Exercise brief: Show the lines below where "scaling" occurs.
________
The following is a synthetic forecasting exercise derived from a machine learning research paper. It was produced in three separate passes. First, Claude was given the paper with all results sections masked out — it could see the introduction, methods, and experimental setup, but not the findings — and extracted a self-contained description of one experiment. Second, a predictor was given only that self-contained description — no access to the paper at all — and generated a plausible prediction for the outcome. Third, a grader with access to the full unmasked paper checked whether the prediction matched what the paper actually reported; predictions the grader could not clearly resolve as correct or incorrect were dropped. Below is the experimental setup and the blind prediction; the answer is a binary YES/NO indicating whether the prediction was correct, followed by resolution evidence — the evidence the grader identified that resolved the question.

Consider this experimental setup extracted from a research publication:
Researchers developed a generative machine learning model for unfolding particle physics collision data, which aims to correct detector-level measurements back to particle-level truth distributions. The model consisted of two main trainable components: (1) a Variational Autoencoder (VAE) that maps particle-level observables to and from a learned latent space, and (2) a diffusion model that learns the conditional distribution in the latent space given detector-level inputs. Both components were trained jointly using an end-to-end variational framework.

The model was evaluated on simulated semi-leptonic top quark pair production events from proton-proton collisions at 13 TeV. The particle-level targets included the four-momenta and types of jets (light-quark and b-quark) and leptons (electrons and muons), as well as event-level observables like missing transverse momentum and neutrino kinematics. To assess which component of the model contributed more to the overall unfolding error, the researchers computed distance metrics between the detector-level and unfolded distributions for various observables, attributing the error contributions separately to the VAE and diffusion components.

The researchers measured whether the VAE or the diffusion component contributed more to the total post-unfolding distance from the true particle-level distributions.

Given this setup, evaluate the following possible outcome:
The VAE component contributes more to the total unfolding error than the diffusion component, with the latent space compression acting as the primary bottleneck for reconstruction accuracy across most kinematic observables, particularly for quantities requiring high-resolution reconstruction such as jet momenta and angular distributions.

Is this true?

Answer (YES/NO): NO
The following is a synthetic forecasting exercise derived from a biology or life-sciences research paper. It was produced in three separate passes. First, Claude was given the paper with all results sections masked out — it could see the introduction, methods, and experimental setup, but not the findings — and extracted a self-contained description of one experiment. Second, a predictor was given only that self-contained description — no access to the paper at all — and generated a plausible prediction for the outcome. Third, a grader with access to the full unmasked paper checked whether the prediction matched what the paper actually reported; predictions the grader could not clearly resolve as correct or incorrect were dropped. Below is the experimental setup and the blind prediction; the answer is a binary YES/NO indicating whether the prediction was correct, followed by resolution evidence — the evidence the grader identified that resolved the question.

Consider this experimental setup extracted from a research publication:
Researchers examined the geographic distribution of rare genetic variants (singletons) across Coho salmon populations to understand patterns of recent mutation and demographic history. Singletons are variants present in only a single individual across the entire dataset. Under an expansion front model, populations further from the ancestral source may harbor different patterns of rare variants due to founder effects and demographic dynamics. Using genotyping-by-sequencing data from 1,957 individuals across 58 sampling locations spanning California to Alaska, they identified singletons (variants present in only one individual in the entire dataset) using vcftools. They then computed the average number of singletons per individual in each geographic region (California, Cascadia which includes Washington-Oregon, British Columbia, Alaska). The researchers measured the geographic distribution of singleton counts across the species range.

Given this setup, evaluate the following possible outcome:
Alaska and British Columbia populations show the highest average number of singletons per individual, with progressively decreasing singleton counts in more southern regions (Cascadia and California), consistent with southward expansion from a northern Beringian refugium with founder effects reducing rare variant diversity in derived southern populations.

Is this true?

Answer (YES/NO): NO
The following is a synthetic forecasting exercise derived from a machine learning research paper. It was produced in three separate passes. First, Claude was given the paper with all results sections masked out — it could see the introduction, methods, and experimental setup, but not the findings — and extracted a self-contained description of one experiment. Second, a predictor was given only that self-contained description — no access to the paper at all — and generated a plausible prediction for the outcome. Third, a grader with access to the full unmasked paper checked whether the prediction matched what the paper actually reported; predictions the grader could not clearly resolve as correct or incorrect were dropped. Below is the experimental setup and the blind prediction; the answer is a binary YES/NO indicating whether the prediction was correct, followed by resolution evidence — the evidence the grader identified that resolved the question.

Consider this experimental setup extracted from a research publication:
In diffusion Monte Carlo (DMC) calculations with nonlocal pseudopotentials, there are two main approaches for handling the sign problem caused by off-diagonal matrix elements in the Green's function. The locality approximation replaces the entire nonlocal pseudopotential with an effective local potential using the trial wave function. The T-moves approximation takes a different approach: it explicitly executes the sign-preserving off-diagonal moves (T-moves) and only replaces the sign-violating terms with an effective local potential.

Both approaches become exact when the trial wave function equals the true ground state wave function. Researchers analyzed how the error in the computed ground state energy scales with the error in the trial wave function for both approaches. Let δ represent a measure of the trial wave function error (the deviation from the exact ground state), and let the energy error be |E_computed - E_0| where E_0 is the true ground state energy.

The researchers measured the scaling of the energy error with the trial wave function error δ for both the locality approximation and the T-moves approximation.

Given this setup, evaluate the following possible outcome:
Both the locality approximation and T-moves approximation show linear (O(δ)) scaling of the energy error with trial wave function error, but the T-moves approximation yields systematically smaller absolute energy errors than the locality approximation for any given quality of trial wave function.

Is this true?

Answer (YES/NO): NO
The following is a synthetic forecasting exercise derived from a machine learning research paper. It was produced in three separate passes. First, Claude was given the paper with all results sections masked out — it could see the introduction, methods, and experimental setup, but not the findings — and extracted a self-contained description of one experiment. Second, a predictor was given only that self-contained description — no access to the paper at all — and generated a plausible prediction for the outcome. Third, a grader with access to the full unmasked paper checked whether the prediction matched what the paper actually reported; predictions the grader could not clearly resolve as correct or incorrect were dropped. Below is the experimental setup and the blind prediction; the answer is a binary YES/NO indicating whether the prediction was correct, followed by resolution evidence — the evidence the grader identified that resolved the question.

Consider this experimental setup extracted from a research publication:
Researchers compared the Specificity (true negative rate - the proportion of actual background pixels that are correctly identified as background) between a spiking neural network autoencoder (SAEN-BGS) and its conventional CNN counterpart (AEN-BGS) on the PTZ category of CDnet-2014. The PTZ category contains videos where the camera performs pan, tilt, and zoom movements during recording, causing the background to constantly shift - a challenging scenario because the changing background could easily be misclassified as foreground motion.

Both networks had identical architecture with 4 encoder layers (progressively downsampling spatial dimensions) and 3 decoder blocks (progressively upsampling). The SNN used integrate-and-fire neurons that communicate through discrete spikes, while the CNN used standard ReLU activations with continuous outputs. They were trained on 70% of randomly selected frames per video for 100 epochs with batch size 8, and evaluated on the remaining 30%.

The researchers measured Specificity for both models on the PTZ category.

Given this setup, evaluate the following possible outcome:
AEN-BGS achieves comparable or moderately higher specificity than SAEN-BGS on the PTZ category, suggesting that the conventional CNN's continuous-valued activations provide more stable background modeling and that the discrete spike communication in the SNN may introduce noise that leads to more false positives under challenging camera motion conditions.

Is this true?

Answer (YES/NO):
________
Task output:
The researchers measured the scaling of the energy error with the trial wave function error δ for both the locality approximation and the T-moves approximation.
Both the locality approximation and T-moves approximation show linear (O(δ)) scaling of the energy error with trial wave function error, but the T-moves approximation yields systematically smaller absolute energy errors than the locality approximation for any given quality of trial wave function.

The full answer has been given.